As changes to policy or procedure are implemented, the Quality Assurance Administrator will be fully informed. The Quality Assurance Administrator is in attendance at relevant meetings where policies and procedures are discussed and receives copies of applicable correspondence and documentation of policy or process changes. The Quality Assurance Administrator works with assigned staff to understand changes to the policy or process. The Quality Assurance Administrator updates the manual accordingly on an ongoing basis.
 
  1. On a quarterly basis, Quality Assurance Administrator will use each sub-chapter to perform the process described in the manual.
  2. Quality Assurance Administrator opens Policy and Procedure Manual Review Control Sheet YYYY saved at:
  • For each sub-chapter tested, Quality Assurance Administrator updates the following fields:

Sub-Chapter Number
Review Date
Reviewer Initials
Process Completed
Process Discrepancies Identified
Output Produced
Output Reviewed by Primary Staff
Output Discrepancies Identified
Compared to Contract
Contract Comparison Discrepancies Identified
Sub-Chapter Updated per Discrepancies
 
 
  1. Quality Assurance Administrator selects a sub-chapter from the manual
  2. Quality Assurance Administrator performs the process outlined in the Policy and Procedure Manual sub-chapter
  3. Quality Assurance Administrator highlights any areas that are not sufficient to perform the process
  4. After completing process, Quality Assurance Administrator compares output to the output produced by staff with primary responsibility for the task as part of normal processes
  5. Quality Assurance Administrator’s output should be identical (or appropriately similar, depending on the process) to the output produced as part of normal operations
  6. Staff with primary responsibility for the task reviews Quality Assurance Administrator’s output and notes any discrepancies
  7. Quality Assurance Administrator compares sub-chapter to relevant parts of the contract, contract addenda and other guidance issued by workers Program Manager
  8. Discrepancies are noted and reviewed with <<Staff Title>> or other assigned staff as applicable
  9. Any discrepancies in Policy and Procedure Manual sub-chapter are corrected
  10. After reviewing all Policy and Procedure sub-chapters, Quality Assurance Administrator compares reviewed sub-chapters listed in Policy and Procedure Manual Control Document to Table of Contents
  11. Quality Assurance Administrator cross references to ensure that all Policy and Procedure Manual sub-chapters have been reviewed and updated
  12. Quality Assurance Administrator prints Policy and Procedure Manual Control Document
  13. Quality Assurance Administrator signs and dates next to “Prepared By:”
  14. <<Staff Title>> reviews Policy and Procedure Manual Control Document
  15. <<Staff Title>> signs and dates next to “Reviewed By”
  16. Policy and Procedure Manual Control Document is scanned as saved to H:\Policies and Procedures\Review Control Sheets
  17. The scanned file is saved with the quarter and year in the file name
Internal Controls: 

The internal controls used by F/EA to monitor this process establish responsibility, segregate duties, document procedures and ensure independent internal verification.

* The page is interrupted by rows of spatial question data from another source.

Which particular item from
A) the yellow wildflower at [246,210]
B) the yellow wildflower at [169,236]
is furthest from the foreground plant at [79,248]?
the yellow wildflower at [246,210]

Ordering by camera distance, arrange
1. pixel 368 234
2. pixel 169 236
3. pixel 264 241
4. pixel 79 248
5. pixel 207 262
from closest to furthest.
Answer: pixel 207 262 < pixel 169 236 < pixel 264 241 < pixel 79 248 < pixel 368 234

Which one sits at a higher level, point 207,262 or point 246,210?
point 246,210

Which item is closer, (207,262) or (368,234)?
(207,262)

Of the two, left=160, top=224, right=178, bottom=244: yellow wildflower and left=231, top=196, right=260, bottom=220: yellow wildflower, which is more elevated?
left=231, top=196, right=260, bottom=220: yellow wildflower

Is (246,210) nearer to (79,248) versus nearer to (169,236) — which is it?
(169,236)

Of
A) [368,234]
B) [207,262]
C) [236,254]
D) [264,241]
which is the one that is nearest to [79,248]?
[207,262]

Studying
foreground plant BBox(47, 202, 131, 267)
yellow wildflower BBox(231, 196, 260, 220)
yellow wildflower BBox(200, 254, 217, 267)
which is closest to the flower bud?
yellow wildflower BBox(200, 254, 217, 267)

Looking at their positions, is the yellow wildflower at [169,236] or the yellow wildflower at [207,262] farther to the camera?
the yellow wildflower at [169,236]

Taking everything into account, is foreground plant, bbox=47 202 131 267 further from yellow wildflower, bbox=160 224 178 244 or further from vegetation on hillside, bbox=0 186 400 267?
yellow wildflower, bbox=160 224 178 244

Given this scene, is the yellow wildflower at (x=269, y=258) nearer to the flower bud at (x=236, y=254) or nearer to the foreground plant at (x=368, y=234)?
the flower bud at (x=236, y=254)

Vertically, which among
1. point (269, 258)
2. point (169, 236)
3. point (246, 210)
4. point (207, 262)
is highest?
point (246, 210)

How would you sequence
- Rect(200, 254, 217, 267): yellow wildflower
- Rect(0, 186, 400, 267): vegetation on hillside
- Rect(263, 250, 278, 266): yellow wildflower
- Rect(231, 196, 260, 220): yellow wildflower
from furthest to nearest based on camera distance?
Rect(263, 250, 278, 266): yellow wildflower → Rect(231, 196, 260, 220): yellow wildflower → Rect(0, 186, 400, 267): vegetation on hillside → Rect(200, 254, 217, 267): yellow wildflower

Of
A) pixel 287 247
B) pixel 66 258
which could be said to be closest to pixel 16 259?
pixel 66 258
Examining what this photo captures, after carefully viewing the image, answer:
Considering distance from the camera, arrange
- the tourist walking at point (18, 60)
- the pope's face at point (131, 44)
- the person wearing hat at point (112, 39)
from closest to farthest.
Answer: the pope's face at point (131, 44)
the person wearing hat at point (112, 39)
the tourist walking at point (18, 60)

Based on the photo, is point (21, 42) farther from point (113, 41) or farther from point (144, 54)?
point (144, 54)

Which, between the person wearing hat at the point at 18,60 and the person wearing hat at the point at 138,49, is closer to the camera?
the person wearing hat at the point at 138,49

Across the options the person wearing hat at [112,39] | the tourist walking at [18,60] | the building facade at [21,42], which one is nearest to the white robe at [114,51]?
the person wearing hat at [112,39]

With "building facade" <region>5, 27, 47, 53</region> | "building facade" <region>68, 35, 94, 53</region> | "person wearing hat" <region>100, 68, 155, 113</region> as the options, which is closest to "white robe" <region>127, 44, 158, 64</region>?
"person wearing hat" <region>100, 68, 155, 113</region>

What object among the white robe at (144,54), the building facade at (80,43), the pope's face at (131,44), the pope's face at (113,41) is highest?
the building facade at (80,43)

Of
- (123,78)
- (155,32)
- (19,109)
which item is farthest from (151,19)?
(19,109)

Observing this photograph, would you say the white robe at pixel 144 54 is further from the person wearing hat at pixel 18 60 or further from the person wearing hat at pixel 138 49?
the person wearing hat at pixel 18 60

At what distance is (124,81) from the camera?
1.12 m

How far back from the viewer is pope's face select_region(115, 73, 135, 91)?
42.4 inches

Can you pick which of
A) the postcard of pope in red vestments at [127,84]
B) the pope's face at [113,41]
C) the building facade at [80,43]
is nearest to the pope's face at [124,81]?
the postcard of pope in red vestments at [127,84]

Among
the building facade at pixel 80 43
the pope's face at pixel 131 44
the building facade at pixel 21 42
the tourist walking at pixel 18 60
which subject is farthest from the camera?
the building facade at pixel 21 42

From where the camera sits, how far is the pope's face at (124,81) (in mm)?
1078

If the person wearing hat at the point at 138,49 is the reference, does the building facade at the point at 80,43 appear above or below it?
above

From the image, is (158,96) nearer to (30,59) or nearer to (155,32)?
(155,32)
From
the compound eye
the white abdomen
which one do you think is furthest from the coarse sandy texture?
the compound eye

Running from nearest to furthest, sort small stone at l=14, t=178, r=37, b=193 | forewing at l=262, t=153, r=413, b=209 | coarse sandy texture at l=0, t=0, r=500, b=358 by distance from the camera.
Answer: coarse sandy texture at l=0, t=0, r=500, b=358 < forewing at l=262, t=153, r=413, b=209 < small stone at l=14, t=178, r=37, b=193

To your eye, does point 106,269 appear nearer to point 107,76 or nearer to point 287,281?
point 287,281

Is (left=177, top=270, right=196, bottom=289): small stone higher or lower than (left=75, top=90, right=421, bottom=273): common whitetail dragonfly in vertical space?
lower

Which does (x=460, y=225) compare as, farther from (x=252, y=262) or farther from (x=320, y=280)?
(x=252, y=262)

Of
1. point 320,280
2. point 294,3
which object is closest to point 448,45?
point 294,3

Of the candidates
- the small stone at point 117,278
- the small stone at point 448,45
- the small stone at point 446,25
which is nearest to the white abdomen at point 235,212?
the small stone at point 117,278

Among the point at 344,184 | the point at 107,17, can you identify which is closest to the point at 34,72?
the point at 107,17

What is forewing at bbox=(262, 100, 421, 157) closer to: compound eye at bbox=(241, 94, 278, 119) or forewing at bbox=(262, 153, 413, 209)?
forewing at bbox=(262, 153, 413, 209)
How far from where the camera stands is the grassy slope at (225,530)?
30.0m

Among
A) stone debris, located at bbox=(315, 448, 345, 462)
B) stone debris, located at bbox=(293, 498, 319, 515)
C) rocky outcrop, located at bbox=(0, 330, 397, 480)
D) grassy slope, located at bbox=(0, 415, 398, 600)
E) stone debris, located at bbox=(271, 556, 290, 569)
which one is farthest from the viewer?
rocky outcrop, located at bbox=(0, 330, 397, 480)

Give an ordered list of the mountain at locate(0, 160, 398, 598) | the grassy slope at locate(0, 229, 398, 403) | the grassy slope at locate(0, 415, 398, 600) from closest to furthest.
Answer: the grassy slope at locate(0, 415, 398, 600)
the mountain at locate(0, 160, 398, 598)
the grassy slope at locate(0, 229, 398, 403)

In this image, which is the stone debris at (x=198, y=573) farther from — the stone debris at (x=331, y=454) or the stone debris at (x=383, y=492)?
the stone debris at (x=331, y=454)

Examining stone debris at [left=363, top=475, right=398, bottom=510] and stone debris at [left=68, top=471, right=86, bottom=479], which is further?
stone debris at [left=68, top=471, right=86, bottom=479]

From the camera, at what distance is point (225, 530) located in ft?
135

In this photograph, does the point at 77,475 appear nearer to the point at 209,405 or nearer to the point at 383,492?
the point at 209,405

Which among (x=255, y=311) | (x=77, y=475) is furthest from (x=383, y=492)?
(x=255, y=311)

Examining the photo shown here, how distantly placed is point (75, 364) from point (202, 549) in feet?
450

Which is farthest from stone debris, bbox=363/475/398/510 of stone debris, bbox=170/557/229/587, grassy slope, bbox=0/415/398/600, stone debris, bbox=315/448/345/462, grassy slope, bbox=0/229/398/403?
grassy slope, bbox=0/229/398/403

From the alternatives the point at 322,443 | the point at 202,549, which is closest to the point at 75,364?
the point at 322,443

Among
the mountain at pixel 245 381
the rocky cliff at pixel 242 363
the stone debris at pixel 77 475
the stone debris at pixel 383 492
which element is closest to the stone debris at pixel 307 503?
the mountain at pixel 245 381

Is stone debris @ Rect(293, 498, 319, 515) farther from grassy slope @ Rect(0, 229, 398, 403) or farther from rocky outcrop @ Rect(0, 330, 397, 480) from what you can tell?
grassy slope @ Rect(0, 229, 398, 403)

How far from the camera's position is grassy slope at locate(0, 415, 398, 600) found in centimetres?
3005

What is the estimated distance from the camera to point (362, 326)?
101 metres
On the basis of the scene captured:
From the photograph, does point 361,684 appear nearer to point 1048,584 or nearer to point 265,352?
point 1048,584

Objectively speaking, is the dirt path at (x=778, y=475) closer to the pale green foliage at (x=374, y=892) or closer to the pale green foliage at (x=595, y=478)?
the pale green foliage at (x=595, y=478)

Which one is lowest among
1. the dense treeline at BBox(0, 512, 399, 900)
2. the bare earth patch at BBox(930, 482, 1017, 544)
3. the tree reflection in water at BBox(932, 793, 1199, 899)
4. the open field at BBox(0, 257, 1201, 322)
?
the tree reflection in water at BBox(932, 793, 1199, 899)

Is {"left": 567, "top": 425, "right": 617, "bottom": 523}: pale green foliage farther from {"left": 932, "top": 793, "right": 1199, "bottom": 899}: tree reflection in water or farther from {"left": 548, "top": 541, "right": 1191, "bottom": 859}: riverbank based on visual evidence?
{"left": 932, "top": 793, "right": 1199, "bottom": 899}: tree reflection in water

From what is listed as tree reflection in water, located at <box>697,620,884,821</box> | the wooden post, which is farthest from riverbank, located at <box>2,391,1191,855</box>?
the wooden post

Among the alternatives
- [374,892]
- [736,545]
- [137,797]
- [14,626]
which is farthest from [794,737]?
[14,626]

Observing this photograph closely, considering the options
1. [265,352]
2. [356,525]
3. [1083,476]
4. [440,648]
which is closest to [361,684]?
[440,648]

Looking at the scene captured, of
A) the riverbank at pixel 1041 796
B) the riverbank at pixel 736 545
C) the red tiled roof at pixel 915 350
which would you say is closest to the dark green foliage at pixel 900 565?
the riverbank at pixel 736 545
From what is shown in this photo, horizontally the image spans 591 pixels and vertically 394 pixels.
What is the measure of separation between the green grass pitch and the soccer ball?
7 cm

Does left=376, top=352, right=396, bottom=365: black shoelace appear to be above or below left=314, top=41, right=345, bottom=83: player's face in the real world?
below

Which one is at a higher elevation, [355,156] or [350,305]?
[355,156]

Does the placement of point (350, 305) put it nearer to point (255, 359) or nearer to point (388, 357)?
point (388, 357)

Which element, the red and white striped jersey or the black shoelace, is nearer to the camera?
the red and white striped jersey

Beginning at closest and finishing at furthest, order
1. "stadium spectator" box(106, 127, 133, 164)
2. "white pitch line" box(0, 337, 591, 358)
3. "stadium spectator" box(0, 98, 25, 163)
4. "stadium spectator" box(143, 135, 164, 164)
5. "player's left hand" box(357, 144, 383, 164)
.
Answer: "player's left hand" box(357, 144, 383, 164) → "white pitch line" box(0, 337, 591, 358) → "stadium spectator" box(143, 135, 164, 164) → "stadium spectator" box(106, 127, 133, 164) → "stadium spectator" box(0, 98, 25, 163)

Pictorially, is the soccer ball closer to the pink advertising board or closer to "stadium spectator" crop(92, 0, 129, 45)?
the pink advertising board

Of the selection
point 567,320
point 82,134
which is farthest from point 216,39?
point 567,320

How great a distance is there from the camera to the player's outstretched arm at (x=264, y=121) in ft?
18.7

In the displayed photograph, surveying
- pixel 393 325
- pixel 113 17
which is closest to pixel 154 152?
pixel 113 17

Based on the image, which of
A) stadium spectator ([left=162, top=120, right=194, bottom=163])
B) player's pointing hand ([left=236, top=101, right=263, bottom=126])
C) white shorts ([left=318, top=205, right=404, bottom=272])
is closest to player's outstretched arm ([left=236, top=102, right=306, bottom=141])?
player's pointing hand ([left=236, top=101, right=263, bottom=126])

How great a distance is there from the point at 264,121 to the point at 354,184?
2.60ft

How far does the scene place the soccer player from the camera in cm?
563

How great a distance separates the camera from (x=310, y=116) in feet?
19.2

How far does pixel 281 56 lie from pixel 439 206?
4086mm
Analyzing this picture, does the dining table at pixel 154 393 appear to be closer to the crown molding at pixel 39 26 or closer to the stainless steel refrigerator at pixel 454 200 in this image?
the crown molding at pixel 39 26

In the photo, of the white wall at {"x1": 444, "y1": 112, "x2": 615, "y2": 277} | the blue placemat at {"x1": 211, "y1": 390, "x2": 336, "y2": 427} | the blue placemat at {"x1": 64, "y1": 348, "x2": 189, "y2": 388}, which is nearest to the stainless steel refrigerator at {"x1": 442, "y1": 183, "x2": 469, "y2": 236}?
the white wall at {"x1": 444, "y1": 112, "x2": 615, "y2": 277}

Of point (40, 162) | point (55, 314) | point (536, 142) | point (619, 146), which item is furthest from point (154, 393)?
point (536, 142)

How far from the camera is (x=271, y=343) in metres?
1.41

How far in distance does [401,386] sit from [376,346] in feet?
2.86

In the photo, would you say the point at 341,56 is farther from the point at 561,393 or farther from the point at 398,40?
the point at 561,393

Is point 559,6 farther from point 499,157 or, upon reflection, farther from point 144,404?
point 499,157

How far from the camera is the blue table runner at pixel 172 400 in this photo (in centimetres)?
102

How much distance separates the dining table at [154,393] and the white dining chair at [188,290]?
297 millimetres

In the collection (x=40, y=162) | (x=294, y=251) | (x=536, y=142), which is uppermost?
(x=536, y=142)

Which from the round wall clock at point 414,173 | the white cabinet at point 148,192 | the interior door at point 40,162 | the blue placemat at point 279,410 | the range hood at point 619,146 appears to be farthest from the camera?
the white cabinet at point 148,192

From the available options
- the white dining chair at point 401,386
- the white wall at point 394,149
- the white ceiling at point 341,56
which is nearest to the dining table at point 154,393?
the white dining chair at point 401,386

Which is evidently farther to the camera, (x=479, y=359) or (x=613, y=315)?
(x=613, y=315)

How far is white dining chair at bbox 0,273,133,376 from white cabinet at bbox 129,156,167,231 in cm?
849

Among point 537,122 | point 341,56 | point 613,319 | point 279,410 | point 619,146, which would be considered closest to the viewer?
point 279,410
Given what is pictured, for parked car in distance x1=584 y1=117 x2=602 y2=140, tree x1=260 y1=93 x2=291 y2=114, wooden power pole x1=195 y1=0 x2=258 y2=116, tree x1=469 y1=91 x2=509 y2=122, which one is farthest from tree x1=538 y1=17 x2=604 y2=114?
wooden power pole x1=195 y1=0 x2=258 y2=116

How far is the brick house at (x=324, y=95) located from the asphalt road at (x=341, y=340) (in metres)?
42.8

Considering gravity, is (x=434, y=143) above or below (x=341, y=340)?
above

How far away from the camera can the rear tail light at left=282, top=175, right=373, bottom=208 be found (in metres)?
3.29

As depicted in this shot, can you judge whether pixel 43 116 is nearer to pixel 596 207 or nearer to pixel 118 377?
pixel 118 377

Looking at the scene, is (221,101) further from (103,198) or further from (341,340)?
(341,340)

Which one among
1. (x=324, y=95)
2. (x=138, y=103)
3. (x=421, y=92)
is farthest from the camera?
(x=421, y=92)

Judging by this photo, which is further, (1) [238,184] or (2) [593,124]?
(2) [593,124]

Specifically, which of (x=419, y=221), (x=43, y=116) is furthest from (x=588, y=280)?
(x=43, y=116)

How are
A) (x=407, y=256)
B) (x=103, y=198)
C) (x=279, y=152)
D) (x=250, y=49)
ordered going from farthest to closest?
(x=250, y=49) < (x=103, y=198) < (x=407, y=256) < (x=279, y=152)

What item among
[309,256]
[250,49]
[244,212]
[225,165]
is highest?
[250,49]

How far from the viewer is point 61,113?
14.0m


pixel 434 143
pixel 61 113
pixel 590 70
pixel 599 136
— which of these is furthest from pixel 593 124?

  1. A control document is used to track the review and update of the Policy and Procedure Manual.
  2. Staff with primary responsibility for the task for which the sub-chapter is being tested review the output produced by the ‘test’ process to ensure it complies with output produced as part of normal operations.
  3. A corrective action plan is developed for any discrepancies or deviations from the sub-chapter.
  4. Any non-compliance is escalated to <<Staff Title>>
  5. Any continued non-compliance is escalated to the <<Staff Title>>
  6. The Quality Assurance Administrator cross-references the Policy and Procedure Manual Review Control Document with the Policy and Procedure Manual Table of Contents to ensure that all sub-chapters were reviewed.
  7. The Quality Assurance Administrator signs and dates the control document after reviewing all sub-chapters.
  8. The <<Staff Title>> signs and dates the control document after reviewing the control document.
  9. The control document is scanned and saved on the network drive for a minimum of 7 years per File Retention Policy.